Last night, after I gave a talk at Wellesley Booksmith (an *amazing* independent bookstore which you should visit immediately), a woman came up to me to remind me that women with breast cancer are survivors, not victims. I had talked about the  in Harvard, MA, and probably emphasized courtesy and respect for other visitors a bit too strongly. I worry sometimes about disturbing other visitors’ experiences in places that evoke such strong emotions.
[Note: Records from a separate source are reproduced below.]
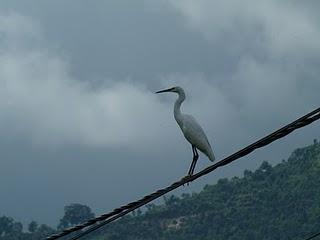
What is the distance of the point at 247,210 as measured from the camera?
2371 inches

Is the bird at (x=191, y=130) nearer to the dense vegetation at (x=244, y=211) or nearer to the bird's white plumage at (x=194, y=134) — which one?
the bird's white plumage at (x=194, y=134)

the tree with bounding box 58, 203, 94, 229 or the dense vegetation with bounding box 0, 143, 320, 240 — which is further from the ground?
the tree with bounding box 58, 203, 94, 229

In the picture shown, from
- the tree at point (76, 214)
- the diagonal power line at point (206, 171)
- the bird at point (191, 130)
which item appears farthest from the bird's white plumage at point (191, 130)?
the tree at point (76, 214)

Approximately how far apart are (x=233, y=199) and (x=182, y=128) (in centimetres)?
5164

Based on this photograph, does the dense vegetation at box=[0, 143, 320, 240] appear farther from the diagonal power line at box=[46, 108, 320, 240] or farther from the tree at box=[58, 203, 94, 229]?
the diagonal power line at box=[46, 108, 320, 240]

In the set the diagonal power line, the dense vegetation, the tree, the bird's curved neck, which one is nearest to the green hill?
the dense vegetation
Mind you, our local healing gardens are designed to calm emotions, not to express them. Boston has a few healing gardens, places that are supposed to quiet the mind, spirit, and perhaps the body of people who, well, want healing. The Thurston garden is designed for women who have breast cancer. It’s a quiet place in the woods; it’s easy to hear the wind chimes, water trickling in the fountains, even the neighing of the horses in a neighboring (invisible) farm. There are wooded paths, a lawn with a gazebo, and a small Japanese meditation garden– and stillness, everywhere stillness.
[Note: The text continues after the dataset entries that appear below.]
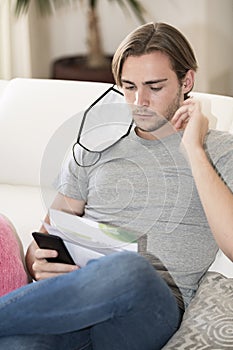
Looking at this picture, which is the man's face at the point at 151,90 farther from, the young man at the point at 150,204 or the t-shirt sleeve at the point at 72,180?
the t-shirt sleeve at the point at 72,180

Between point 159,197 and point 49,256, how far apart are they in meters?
0.30

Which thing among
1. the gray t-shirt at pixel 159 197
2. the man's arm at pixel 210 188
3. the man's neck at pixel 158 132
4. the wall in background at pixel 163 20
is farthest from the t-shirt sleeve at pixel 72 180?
the wall in background at pixel 163 20

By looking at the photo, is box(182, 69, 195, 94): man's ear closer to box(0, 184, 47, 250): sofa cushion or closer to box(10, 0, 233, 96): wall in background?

Cancer patients who cannot get to the Thurston garden can visit the Howard Ulfelder MD garden at Mass General Hospital. This green roof overlooks the Charles river, and repeats the Thurston garden’s East Asian motifs – gray granite and low grasses, urns and small stones. It’s a lovely space, wheelchair accessible (unlike much of the Thurston garden), a quiet place above the city and the machines and medicines and unending business below.

Still, these are just one New England version of healing, where Asian meditation gardens have been popular since the early 19th-century. But what if you’re not ready to be calm? What if you’re angry and burning inside?  What if you feel like you’re walking through fire?  Healing garden designer Topher Delaney will talk about her work creating healing gardens with flames, lilies, and other materials next Tuesday, May 4, at  7 pm at Trinity Church, Copley Square, Boston.

Delaney has created elegant formal gardens with flowers and small stones–but she has also designed challenging, energetic landscapes that rage against the dying of the light. I’m looking forward to hearing what she has to say.